Bottom Line: Backups are Crucial
Toy Story 2 teaches us about love, identity, abandonment. Toy Story 2’s production teaches us that backing up your data is really important.
Pixar lost 90% of its file tree in a matter of seconds. They had backups, but nobody knew they were broken because they hadn’t been tested. Luckily, by pure accident, a deus ex machina appeared in the form of a working mother and her home desktop.
It may have happened years ago but, as someone who works in this field, I can tell you: the same problems, the same oversights, are as much with us today as they were back then. Some companies still don’t back up off-site, they don’t perform disaster recovery tests often enough, or they don’t test at all, or they don’t back up at all. This, in spite of the wealth of new tools and services we have today that we didn’t in 1997, like the cloud, which solves most of these problems all at once.
(A license plate in Toy Story 4 which reads “RMRF97”; image capture via u/Numerous-Lemon)
Whether you’re an executive managing tens of millions of dollars in value, or just a person who has important stuff on your computer, it’s important to learn the lessons of the past. Pixar did. According to The Next Web, following their crisis:
The systems administrators definitely “went through some deep soul-searching” about the backup plans and came to the big production meeting with a new backup plan in place, which was talked over very thoroughly.

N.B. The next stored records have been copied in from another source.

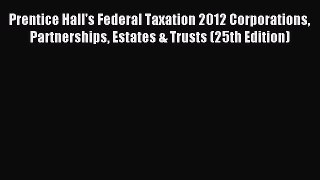 Read Prentice Hall's Federal Taxation 2012 Corporations Partnerships Estates & Trusts (25th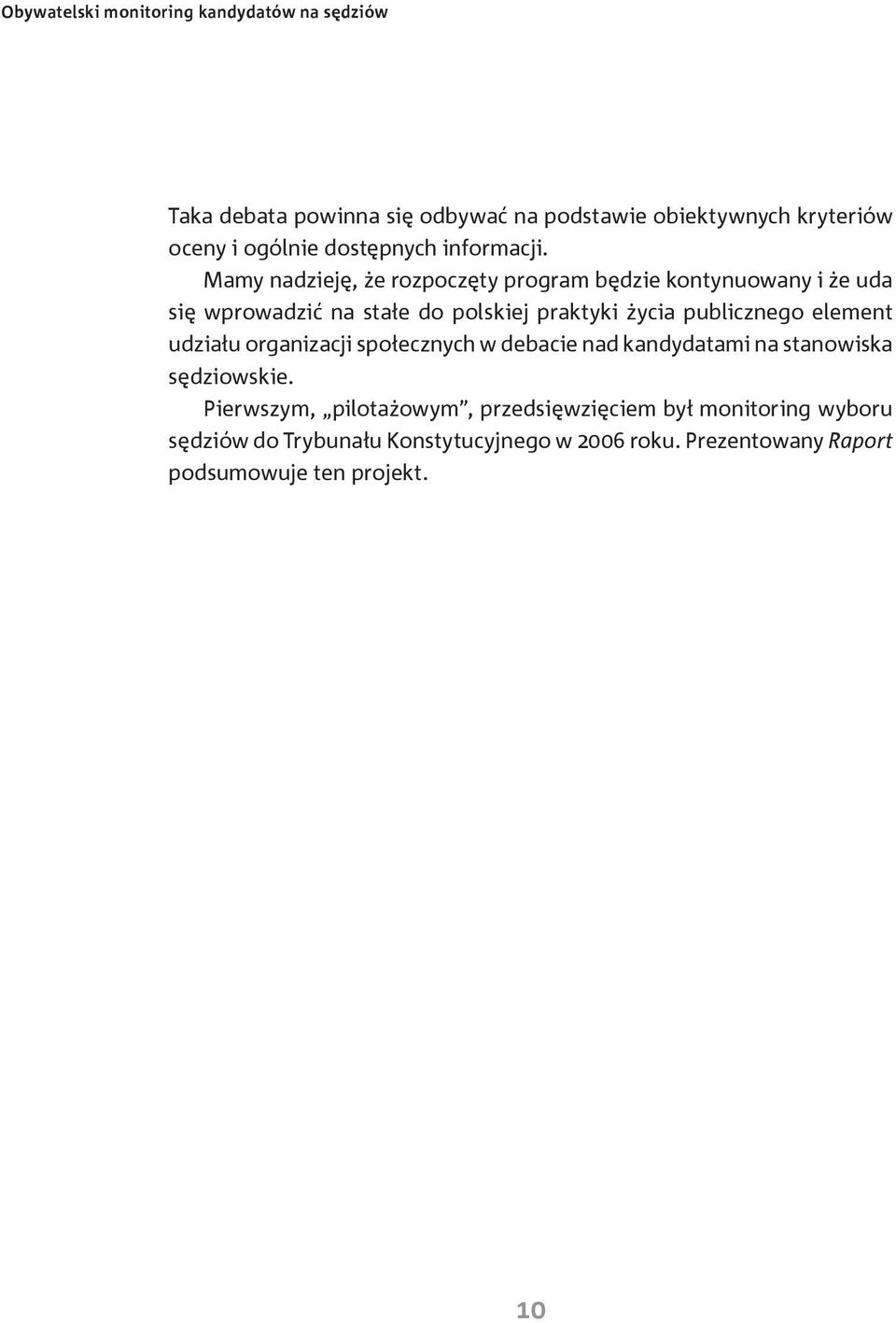 Mamy nadzieję, że rozpoczęty program będzie kontynuowany i że uda się wprowadzić na stałe do polskiej praktyki życia publicznego
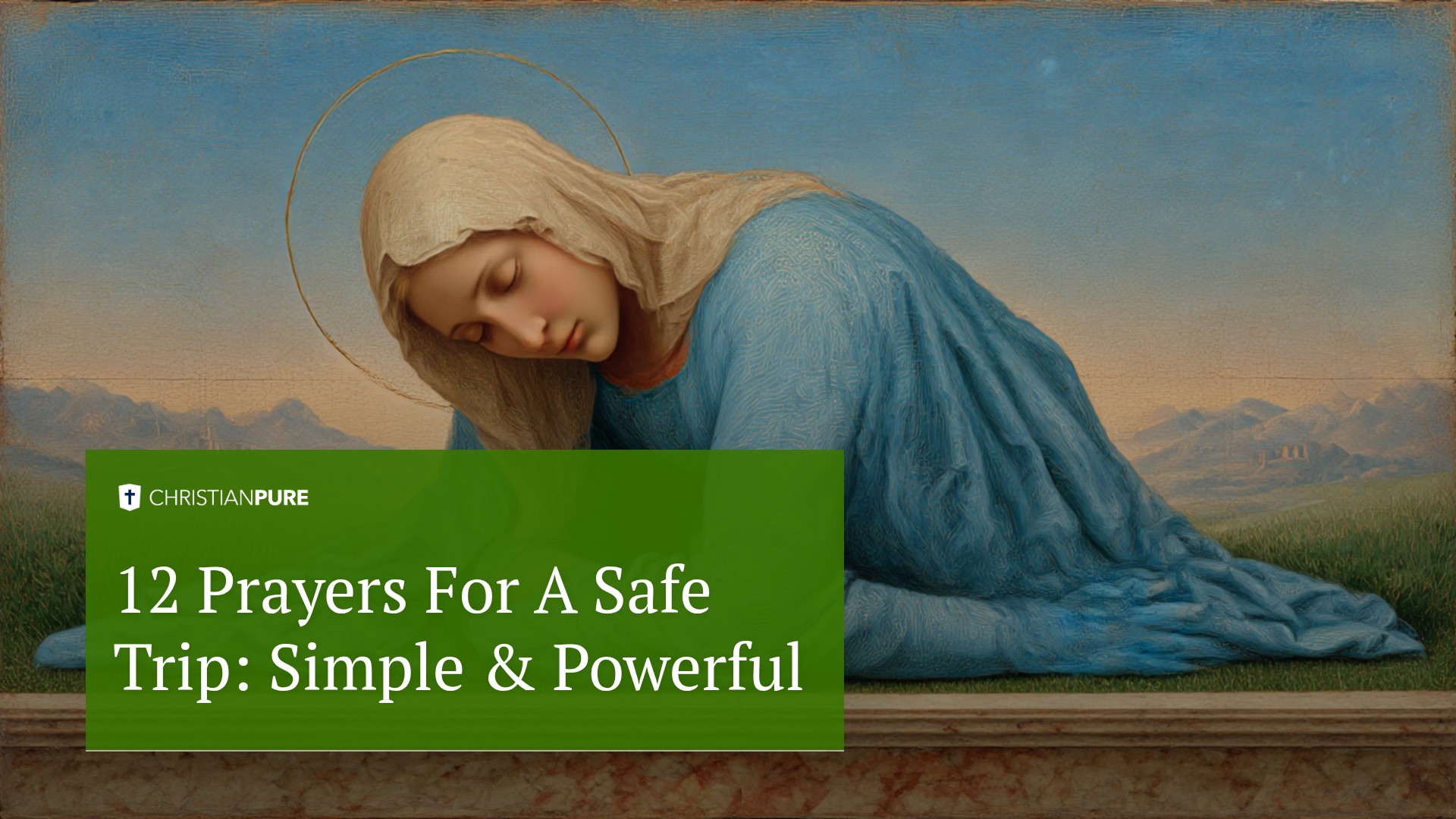 12 Prayers For A Safe Trip: Simple & Powerful 12 Prayers For A Safe Trip: Simple & Powerful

Oddly enough, it ended up making no difference. In December, 1998, four of Pixar’s best writers were tasked with taking a look at the final movie and...they didn’t like it. They rewrote the whole thing, and the studio had to start everything over from scratch.
So there you go. If you’d like the chance to rebuild your entire company from scratch--everything you’ve worked on, everything you’ve built, back to square one--then maybe backing up isn’t necessary for you. Otherwise, it probably is.